Das ist ein ausserordentlich schöner Strand mit Felsen im Sand und auf der Landseite, wo auch direkt oben der Kiefernwald beginnt. Zum Sonntag gegen Abend ist er auch einigermassen belebt, denn das wissen auch andere, wie schön es hier ist.

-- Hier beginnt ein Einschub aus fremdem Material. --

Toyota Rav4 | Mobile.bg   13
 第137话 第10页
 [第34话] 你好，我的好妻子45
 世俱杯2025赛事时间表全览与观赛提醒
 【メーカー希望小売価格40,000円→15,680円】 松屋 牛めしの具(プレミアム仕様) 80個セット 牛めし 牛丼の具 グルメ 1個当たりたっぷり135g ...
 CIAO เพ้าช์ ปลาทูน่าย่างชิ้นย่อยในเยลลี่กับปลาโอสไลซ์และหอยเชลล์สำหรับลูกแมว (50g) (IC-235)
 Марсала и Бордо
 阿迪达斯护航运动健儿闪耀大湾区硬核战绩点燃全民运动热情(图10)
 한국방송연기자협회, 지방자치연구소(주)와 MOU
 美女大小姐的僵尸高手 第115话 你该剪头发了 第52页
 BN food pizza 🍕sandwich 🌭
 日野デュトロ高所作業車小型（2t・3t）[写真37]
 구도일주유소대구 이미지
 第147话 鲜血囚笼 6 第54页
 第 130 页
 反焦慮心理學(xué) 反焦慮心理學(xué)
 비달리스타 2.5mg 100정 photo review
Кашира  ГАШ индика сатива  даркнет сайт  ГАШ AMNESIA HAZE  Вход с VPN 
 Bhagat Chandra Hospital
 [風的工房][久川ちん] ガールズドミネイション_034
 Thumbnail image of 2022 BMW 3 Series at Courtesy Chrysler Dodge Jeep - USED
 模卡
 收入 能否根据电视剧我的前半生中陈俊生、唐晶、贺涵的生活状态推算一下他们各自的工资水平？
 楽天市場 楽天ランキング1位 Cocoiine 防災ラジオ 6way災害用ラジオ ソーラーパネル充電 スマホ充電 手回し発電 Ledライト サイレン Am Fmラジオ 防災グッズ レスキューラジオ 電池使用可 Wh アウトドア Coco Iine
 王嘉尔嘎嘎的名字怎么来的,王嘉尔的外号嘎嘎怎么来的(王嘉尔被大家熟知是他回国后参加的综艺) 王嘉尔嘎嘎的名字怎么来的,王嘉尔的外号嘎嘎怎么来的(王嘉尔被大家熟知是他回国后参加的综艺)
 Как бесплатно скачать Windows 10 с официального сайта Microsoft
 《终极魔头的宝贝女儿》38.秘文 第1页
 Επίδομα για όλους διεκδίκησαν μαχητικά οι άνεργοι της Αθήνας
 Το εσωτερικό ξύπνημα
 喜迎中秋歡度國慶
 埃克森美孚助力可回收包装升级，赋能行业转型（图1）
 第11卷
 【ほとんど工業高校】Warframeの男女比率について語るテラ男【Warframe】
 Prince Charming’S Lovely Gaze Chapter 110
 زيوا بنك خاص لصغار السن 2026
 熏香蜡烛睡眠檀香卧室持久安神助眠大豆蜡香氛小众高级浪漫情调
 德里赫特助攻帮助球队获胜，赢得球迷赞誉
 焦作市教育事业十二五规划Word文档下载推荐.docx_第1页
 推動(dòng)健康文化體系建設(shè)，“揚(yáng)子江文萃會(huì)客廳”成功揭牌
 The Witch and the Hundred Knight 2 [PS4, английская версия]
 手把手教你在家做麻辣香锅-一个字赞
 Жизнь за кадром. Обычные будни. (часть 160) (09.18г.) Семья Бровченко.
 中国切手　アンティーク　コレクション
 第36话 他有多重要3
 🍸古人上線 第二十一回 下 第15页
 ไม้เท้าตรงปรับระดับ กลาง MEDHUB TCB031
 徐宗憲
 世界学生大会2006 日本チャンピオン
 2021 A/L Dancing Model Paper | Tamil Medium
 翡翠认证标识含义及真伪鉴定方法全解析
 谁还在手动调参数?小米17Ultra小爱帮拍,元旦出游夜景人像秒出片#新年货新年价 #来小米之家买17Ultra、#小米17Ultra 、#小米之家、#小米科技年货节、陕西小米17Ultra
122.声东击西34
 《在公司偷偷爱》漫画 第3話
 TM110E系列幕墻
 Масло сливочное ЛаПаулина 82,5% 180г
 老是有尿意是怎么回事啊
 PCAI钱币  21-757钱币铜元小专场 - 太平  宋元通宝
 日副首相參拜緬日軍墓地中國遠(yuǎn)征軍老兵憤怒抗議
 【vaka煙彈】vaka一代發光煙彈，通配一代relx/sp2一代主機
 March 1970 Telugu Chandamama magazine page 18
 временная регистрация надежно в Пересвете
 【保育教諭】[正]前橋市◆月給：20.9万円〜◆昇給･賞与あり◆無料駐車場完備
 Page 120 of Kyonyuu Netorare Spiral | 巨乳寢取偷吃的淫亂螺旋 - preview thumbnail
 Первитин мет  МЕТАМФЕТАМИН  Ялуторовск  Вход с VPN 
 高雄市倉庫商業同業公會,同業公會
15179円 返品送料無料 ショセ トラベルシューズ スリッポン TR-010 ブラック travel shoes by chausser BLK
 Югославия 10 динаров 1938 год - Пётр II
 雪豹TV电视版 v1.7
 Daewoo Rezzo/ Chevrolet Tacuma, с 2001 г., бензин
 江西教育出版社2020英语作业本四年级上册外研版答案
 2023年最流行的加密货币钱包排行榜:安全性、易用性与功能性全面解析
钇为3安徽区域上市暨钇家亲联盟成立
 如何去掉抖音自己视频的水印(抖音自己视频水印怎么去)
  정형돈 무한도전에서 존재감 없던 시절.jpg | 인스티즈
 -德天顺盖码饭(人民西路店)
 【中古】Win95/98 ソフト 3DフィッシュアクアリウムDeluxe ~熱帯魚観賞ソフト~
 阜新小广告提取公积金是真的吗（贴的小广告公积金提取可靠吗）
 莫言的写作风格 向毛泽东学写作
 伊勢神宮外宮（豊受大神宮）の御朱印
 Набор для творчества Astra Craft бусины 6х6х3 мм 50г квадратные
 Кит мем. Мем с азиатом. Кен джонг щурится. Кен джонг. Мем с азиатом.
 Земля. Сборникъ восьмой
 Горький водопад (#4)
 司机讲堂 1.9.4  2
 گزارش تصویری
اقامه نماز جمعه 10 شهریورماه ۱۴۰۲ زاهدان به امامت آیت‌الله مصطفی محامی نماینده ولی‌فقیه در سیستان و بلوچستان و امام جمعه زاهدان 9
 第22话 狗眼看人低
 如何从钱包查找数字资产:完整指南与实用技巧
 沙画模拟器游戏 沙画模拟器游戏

Der Strand ist aber groß genug, dass sich die Leute verlaufen und ich mache im vorabendlichen Sonnenschein einen langen Strandspaziergang, sozusagen der erste „richtige“ auf dieser Reise.

Hug Point Beach Cave
Hug Point Beach Cave

Sicherlich wird es aber nicht der letzte sein! Das macht auf jeden Fall die Enttäuschung in Astoria und die viele Fahrerei des Tages wieder wett. Nach dem Spaziergang mache ich mich auf den Rückweg, suche aber schon in Seaside ein Motel. Beim ersten Halt werde ich weiter geschickt, lande dann aber nicht in dem beschriebenen Etablissement, sondern in dem daneben, das mir ein sehr schönes Zimmer bereithält. Das Dinner gibt es dann in einem Steakrestaurant direkt am Highway und alles ist wieder gut, der Regen am Ruby Beach und die Empörung in Astoria sind vergessen.